工期大幅短縮のソリューション確立、まず現地物流企業などに売り込み
伊藤忠商事は5月1日、蓄電システム・配電設備を担う米スタートアップのVeloce Energy(ベローチェエナジー、コロラド州ラブランド)とEV(電気自動車)の普及促進に向け、戦略的業務提携契約を締結したと発表した。併せて、ベローチェの第三者割当増資を引き受けた。具体的な出資額や出資比率は開示していない。
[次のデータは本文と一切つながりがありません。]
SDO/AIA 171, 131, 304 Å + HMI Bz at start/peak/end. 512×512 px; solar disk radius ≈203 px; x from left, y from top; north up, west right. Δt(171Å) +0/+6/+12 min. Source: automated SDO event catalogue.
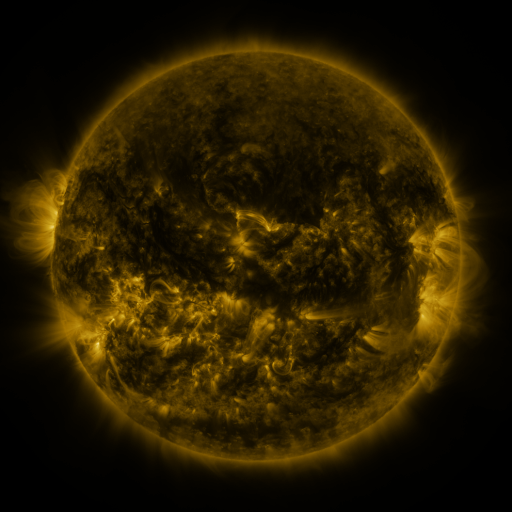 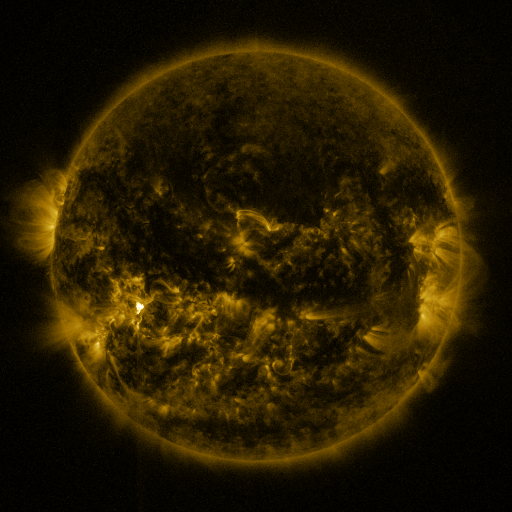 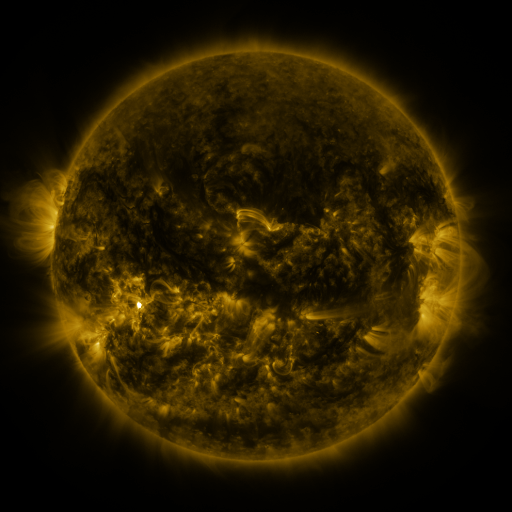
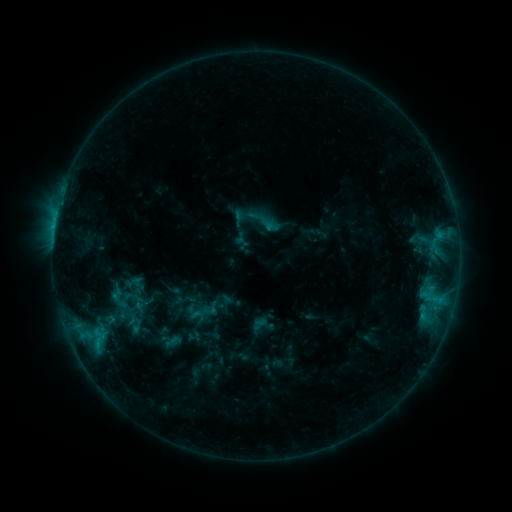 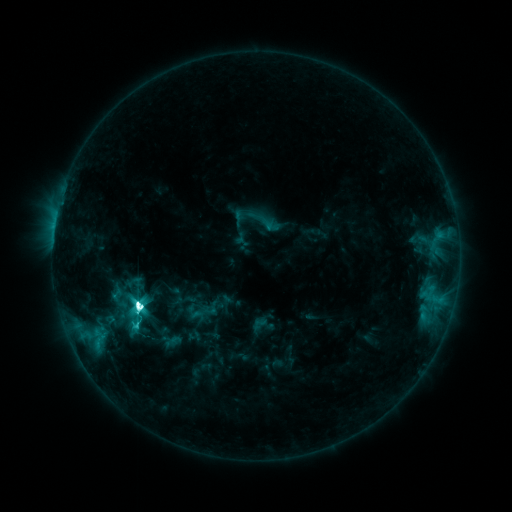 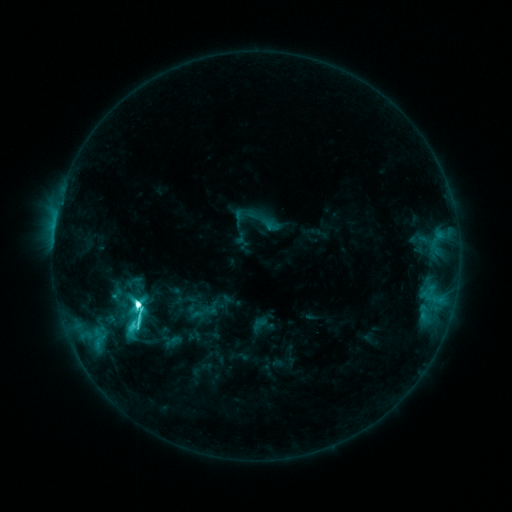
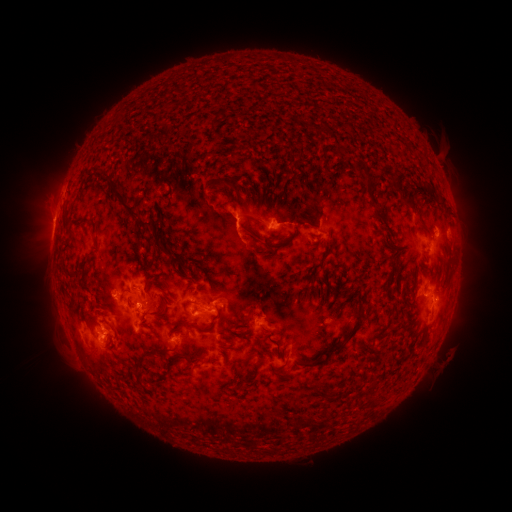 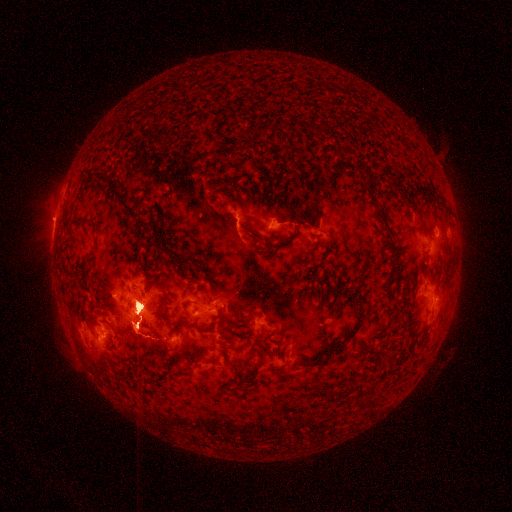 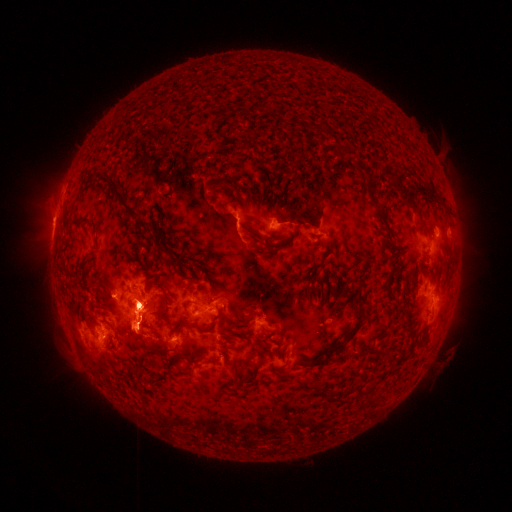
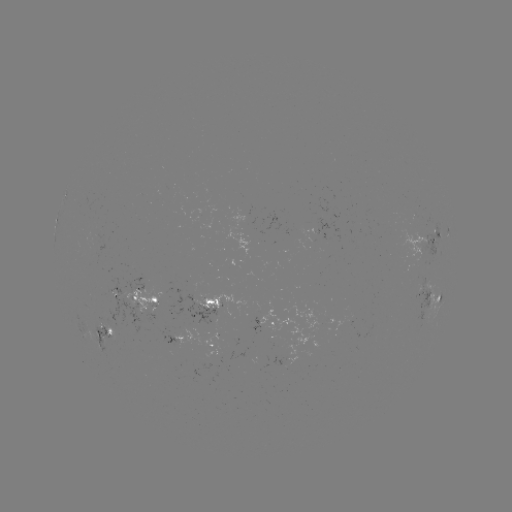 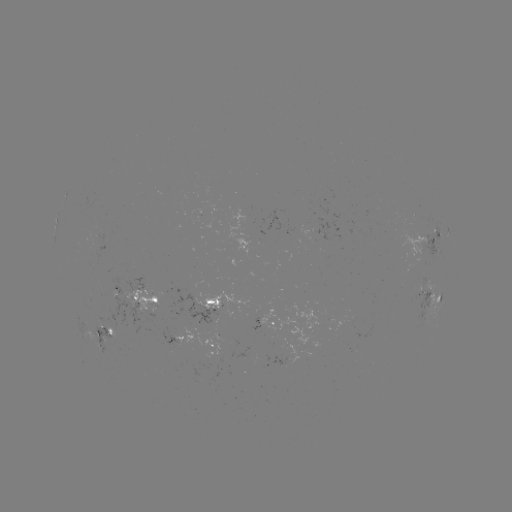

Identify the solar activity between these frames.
M2.0 flare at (140, 304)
ベローチェは蓄電システムと配電製品、汎用のEV充電器を統合管理し、最適制御するソフトウェアを独自に開発・製造している。伊藤忠はEVの普及拡大に伴い、ベローチェが展開しているハードウェアとソフトウェアの需要が今後伸びると想定。求められる充電インフラの整備を加速していきたい考え。
伊藤忠はベローチェの革新的な製品と技術を活用することで、送配電網の拡張工事を回避し、変圧器やブレーカーといった大型付帯設備の小型化を実現、独自開発の配電製品によりEV充電器の設置工事プロセスを簡素化し、工期を大幅に短縮するソリューションパッケージを構築する考え。
まずは政府支援を受けて大規模な充電ネットワークの構築が進む米国市場で、商用車を中心にリース事業を展開する現地リース会社と提携し、地場の物流会社などEVへの切り替えを進める企業に当該ソリューションを紹介する。日本でも今後、政府の「グリーン成長戦略」の中でEV充電器の拡大が見込まれるため、ソリューションをカスタマイズし、展開していく構え。